> Problem to work on
In the Red Sox third-base passage, quote everything from "The position of" down to "out this year.".

> Document excerpt
SiriusXM All-Star Futures Game Photo by Joe Robbins/Getty Images

The position of third base has been a bit of a revolving door for the Boston Red Sox in the last few years. In fact, dating back to the days of Mike Lowell (who retired after 2010, the same year Boston was lucky enough to employ Adrian Beltre), 35 different players have lined up at the hot corner for the Red Sox and over the last three years, three separate players have led the team in starts at third (Travis Shaw, Pablo Sandoval and Will Middlebrooks). That’s not exactly a murderer’s row of hitters, although the hope is a slimmed down Sandoval will work out this year.

Shaw started last year strong, but after posting a wRC+ of 87, he was no longer the answer and got shipped to Milwaukee as part of the Tyler Thornburg trade.

You’ll obviously remember that Sandoval was a major disappointment in his first season in red. He provided negative value to the team (-2.0 fWAR) and was far below average as a hitter (75 wRC+).

Then there was the unfortunate demise of Middlebrooks, who flashed great ability in 2012 when he slashed .288/.325/.509 and launched 15 home runs. The following season, during the 2013 World Series run, he took a step backward. His batting average dropped by 60 points and his on-base percentage fell to a miserable .271. Things only got worse in 2014, when he struggled through 63 games with a .191 batting average. That led to a 43 wRC+. Even if you doubled that you’d still be looking at an easily replaceable commodity.

> Extracted information
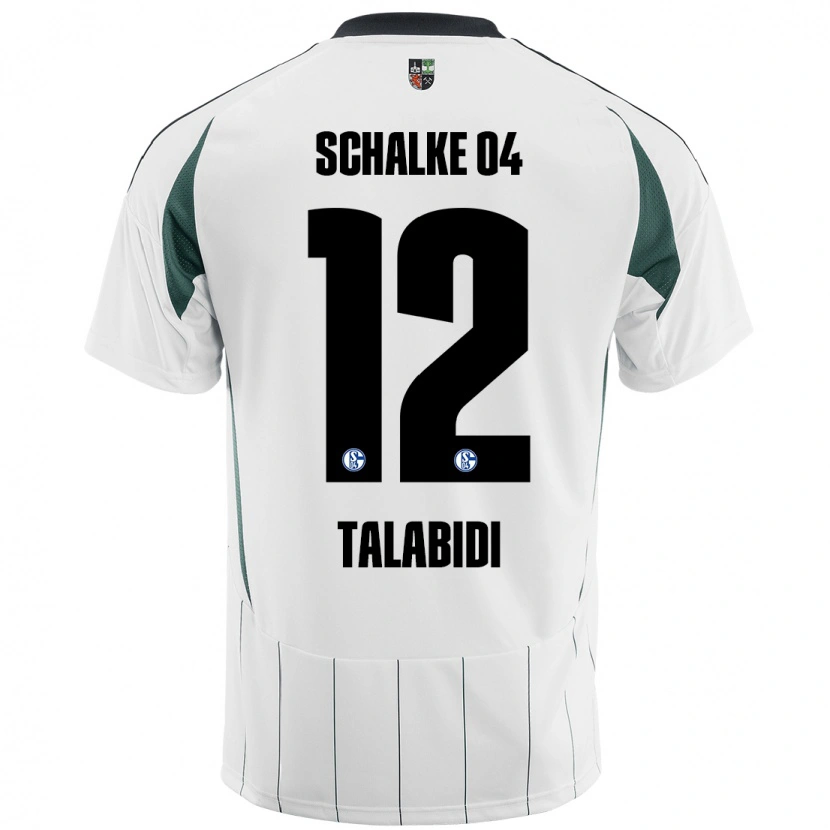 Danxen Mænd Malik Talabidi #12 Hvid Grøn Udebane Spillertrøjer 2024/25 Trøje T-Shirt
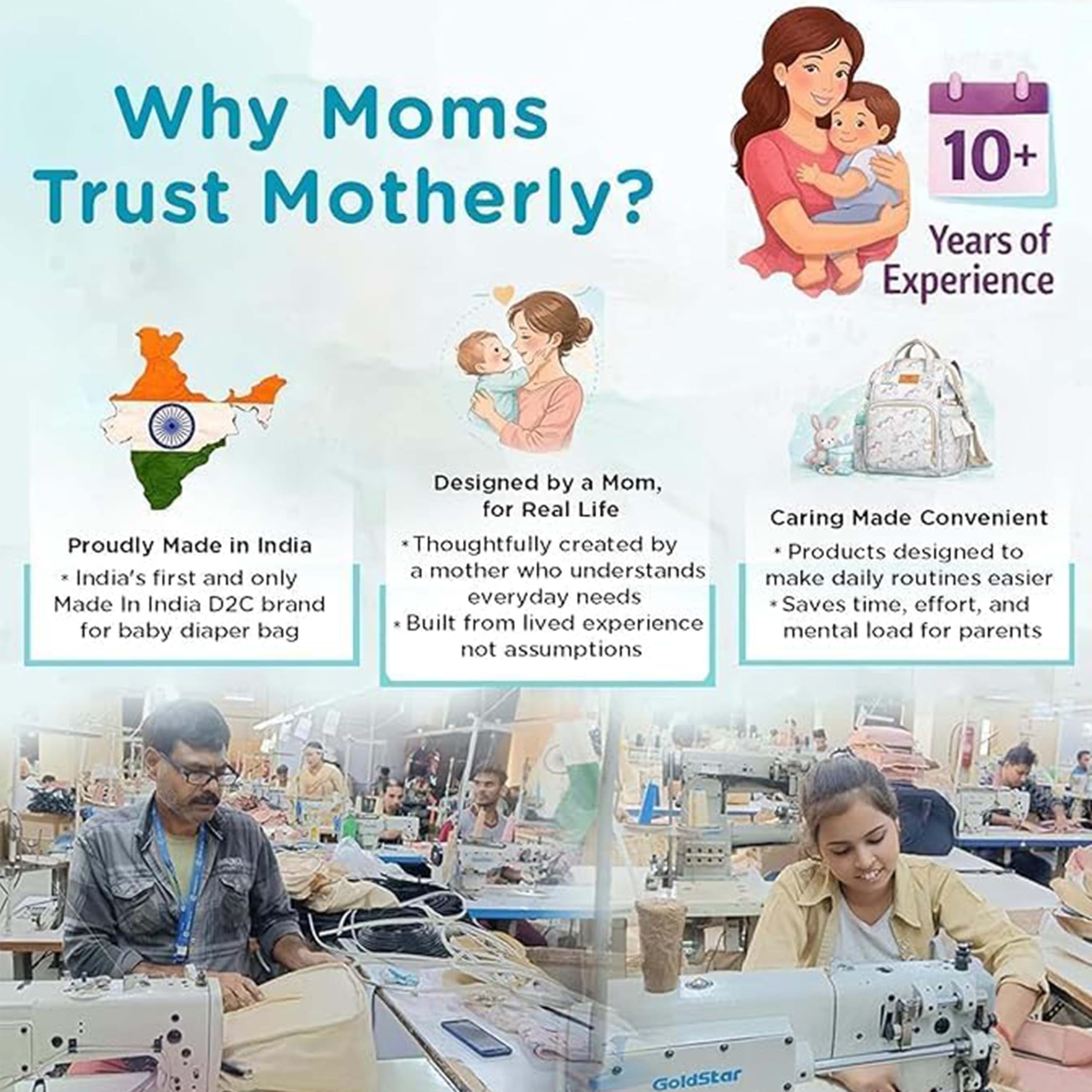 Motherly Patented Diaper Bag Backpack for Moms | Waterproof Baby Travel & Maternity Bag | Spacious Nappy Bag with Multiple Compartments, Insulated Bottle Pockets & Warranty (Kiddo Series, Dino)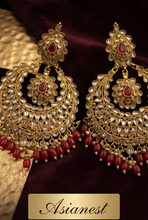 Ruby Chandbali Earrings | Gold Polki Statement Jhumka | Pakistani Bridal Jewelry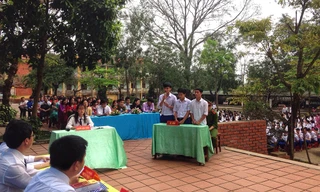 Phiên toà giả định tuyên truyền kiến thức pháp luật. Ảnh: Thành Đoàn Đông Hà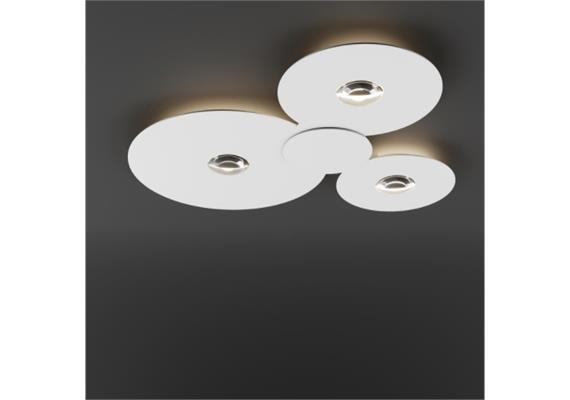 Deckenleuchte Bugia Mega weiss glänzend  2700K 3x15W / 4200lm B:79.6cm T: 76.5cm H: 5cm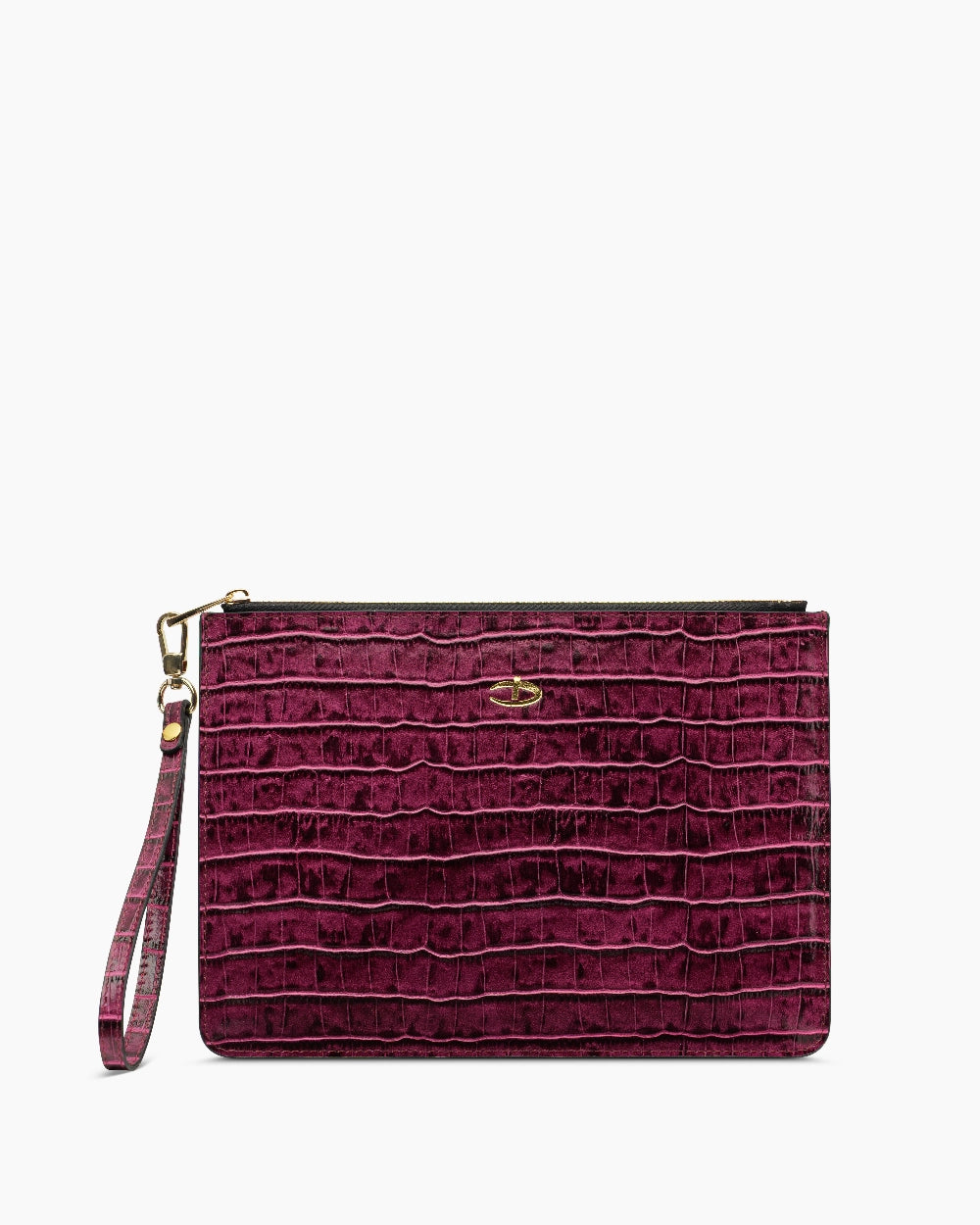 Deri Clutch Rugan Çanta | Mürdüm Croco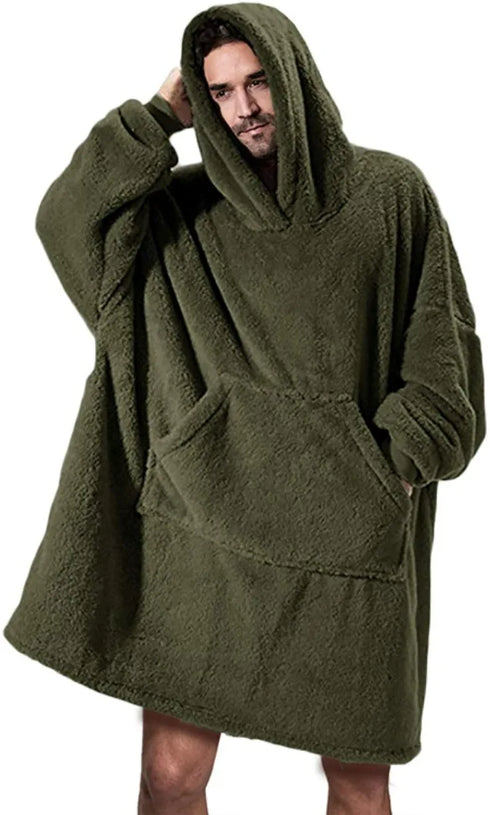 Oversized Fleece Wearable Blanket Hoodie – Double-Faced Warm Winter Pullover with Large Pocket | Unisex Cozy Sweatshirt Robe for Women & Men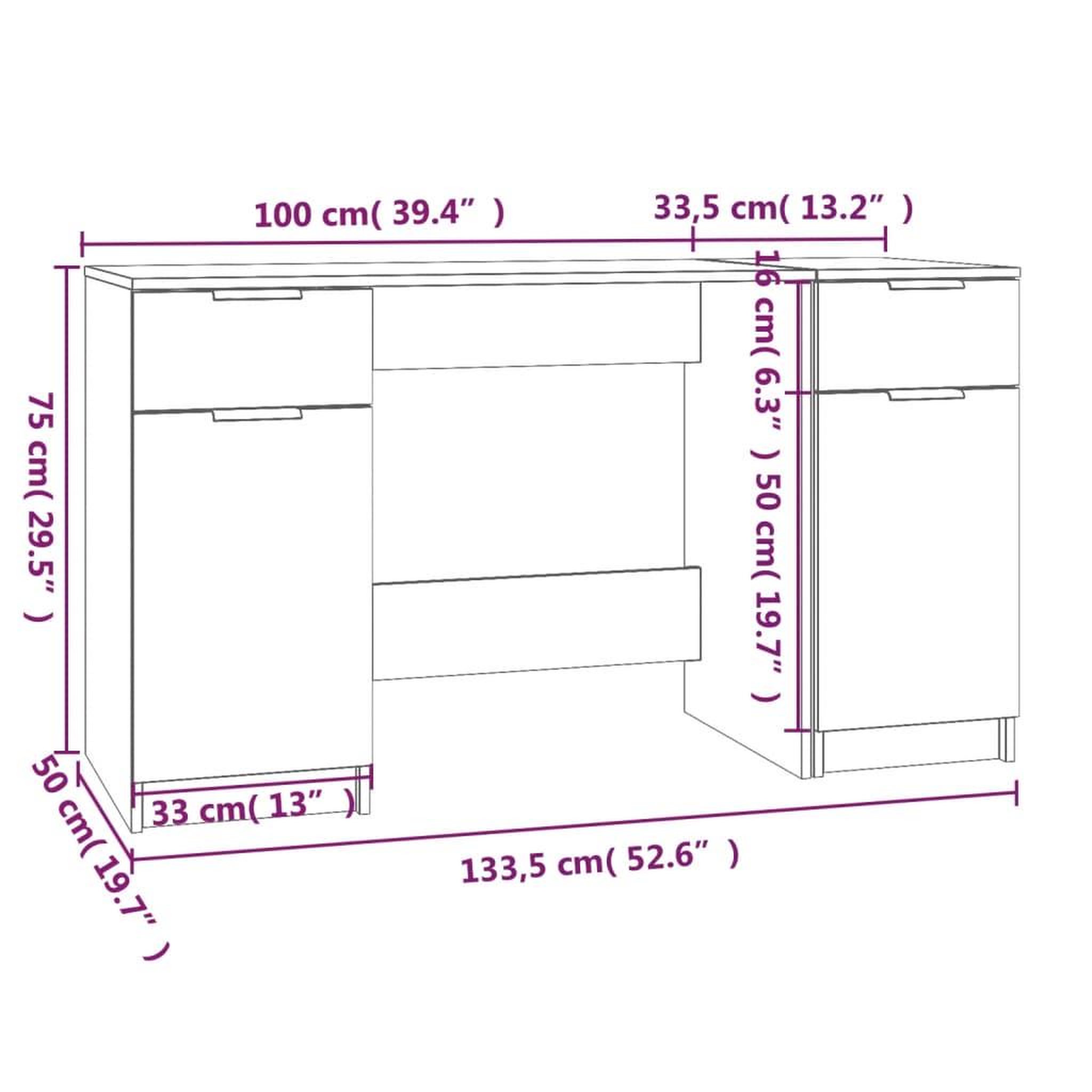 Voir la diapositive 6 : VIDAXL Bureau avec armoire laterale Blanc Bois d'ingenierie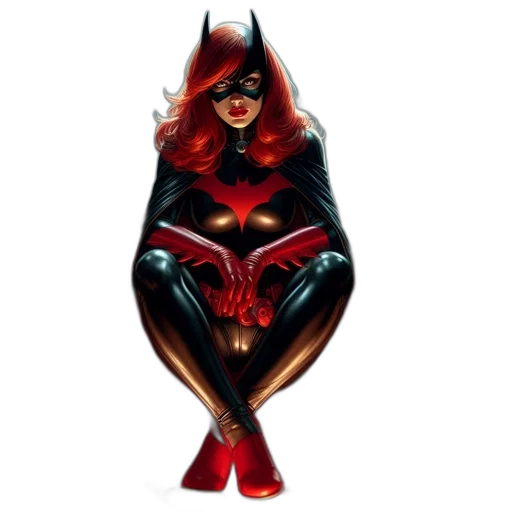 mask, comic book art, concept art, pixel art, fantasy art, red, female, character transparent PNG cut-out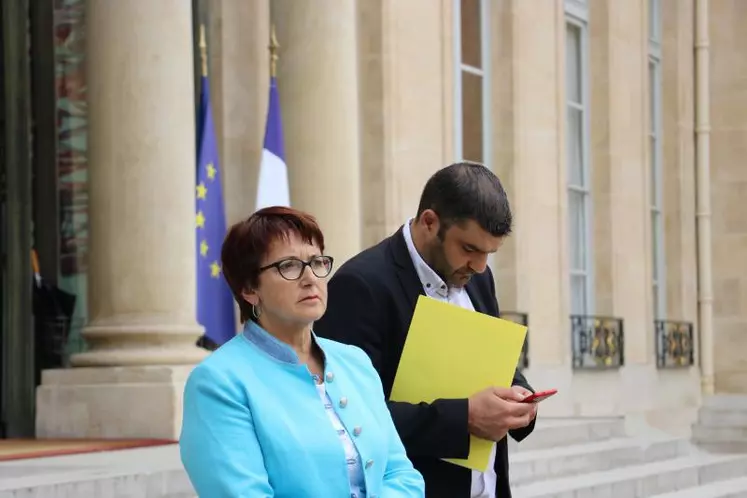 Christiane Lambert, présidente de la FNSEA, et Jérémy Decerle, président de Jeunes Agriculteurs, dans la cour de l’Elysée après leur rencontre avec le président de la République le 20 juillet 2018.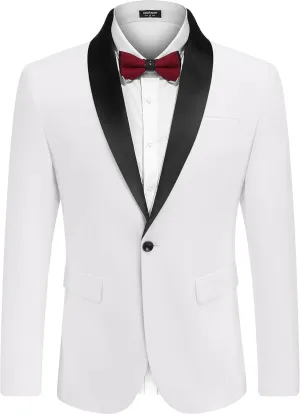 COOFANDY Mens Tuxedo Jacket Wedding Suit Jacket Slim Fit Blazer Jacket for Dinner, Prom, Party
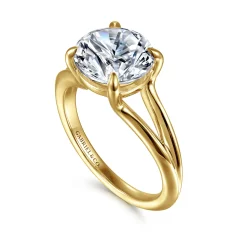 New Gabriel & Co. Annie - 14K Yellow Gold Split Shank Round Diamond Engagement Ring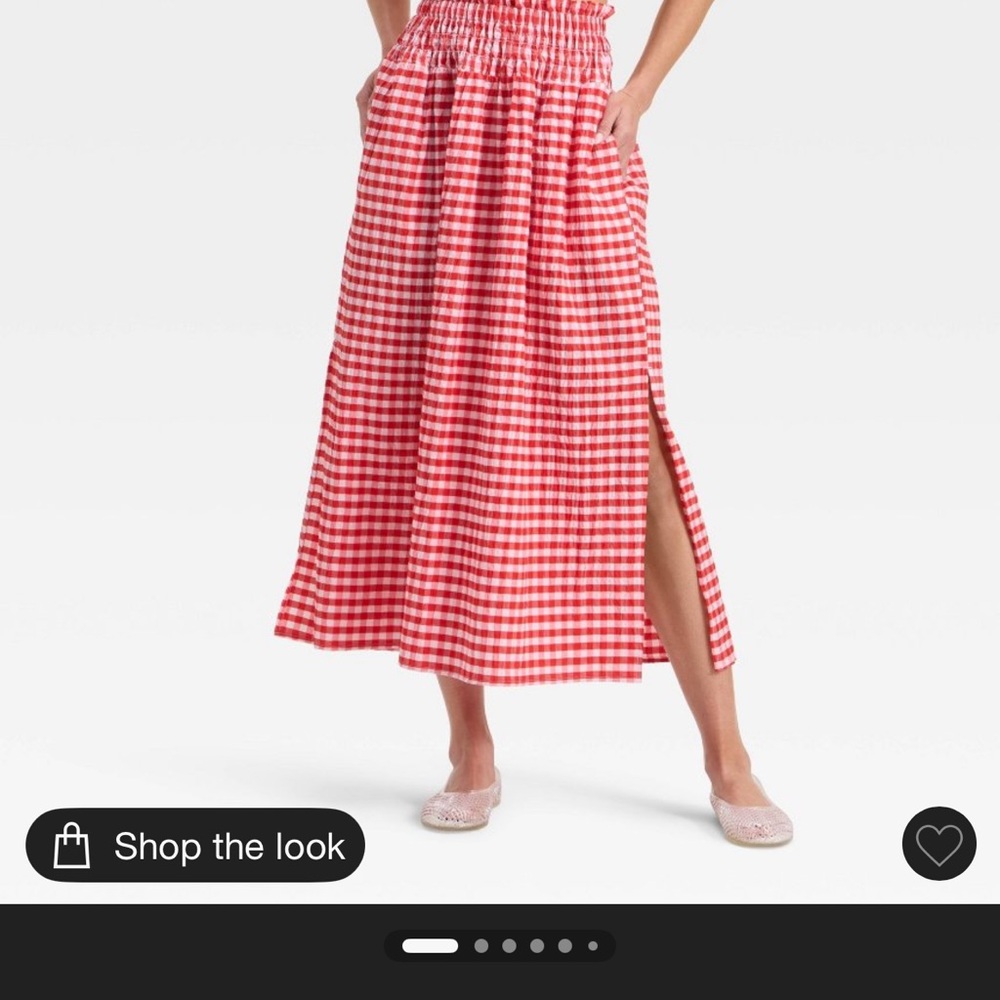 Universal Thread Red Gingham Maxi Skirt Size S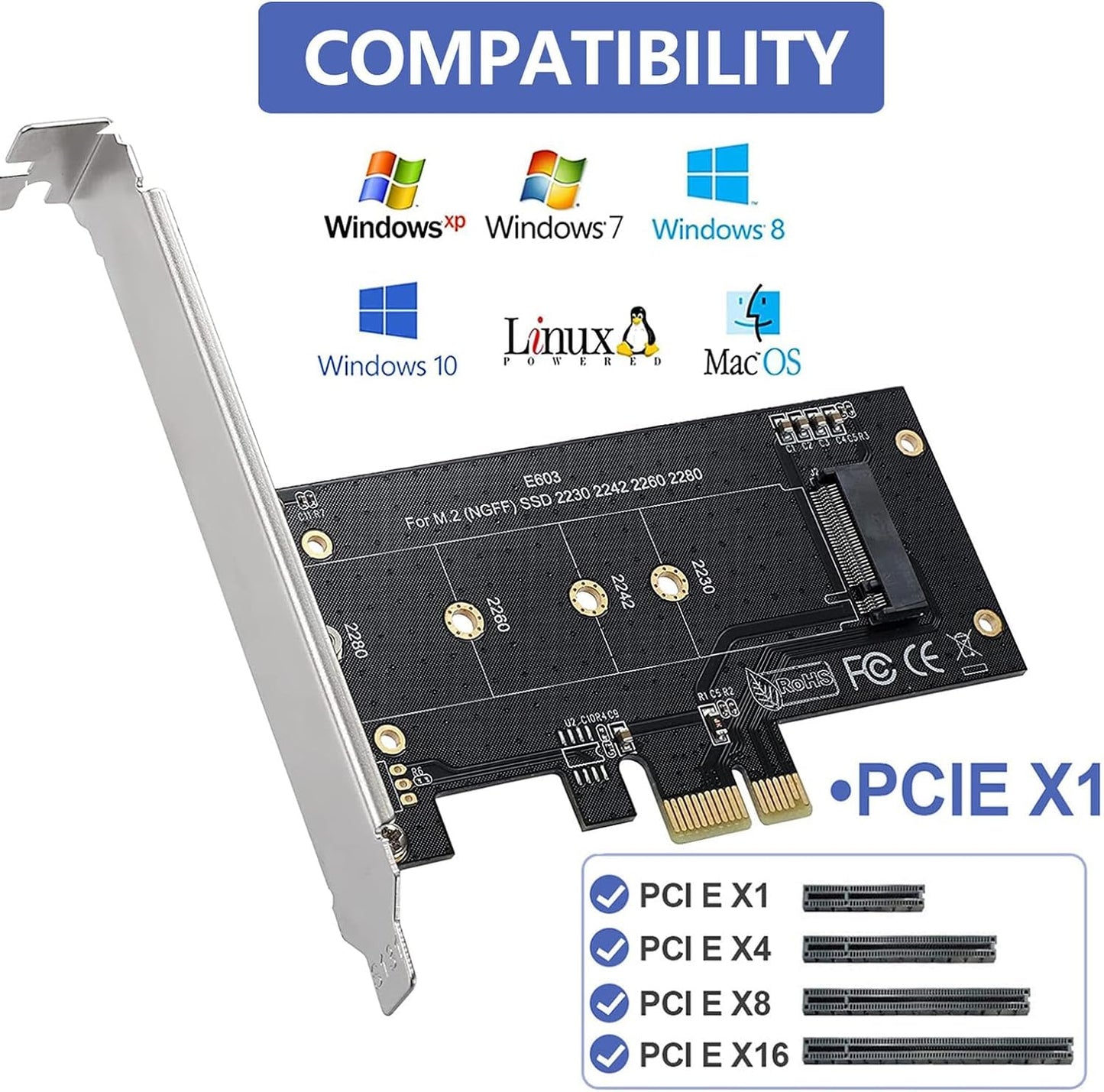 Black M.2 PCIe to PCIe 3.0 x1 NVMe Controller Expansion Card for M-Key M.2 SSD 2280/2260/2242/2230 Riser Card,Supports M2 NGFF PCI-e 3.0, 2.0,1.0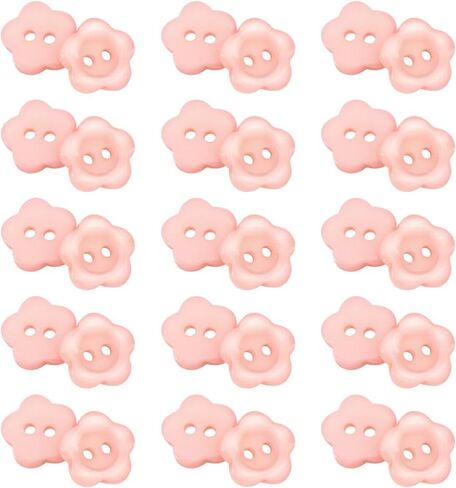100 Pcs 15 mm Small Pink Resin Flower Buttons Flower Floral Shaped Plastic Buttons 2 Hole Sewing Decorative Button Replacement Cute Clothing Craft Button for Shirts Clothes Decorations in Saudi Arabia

> Answer box
The position of third base has been a bit of a revolving door for the Boston Red Sox in the last few years. In fact, dating back to the days of Mike Lowell (who retired after 2010, the same year Boston was lucky enough to employ Adrian Beltre), 35 different players have lined up at the hot corner for the Red Sox and over the last three years, three separate players have led the team in starts at third (Travis Shaw, Pablo Sandoval and Will Middlebrooks). That’s not exactly a murderer’s row of hitters, although the hope is a slimmed down Sandoval will work out this year.